The first major races in the season always see heightened anticipation and new hopes. That’s more true for the women, which open their 2021 calendar at Omloop after seeing several early season races canceled or postponed. Van der Breggen, racing in her final Omloop with her new-look SD-Worx team, will have special motivation in every race she starts this year.
Everyone is keen to race, from the newbie pros to the established veterans.

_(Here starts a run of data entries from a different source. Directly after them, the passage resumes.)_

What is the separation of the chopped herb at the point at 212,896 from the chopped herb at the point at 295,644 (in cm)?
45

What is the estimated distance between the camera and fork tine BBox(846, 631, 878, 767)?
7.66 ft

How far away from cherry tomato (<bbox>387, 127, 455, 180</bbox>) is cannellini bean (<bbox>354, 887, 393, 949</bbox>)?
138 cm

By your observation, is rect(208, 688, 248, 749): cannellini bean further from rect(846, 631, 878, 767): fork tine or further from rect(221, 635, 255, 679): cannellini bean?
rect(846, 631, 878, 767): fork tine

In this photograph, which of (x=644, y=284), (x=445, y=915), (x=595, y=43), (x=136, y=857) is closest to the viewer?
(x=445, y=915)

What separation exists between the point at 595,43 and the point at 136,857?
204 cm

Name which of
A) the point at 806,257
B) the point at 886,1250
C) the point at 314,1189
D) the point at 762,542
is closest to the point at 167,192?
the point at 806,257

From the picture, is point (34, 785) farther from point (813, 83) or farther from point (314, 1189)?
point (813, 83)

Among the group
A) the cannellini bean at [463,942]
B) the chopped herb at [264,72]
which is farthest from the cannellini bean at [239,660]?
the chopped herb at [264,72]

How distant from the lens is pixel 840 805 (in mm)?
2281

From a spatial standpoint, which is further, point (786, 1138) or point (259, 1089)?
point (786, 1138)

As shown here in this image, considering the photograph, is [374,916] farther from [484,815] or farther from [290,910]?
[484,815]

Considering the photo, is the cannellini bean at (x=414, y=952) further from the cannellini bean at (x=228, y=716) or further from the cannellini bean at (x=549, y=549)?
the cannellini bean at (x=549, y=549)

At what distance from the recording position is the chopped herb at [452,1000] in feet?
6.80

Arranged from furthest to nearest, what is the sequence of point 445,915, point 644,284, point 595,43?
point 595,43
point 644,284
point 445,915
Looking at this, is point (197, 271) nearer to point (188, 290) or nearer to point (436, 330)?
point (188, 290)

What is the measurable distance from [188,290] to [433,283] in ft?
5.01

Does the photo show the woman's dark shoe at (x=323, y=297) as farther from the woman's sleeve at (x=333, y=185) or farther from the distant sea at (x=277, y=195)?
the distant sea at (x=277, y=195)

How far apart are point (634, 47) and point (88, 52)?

“I think it’s a special season like last year, and a lot of guys haven’t raced yet, and it’s always hard to know where you are compared to the others,” said two-time winner Philippe Gilbert on Friday. “From what I’ve seen from the other races, it’s a very high level this year. Everyone was training really hard this winter because they’re all scared that the season will be shortened again. Everyone thinks this race is the last, and pretty much you take every race as the last one, and you give everything. I have this feeling it’s just really high level.”
What no one knows is who will win. Omloop always delivers surprises. And it always confirms who will be in contention for the monuments looming on the horizon.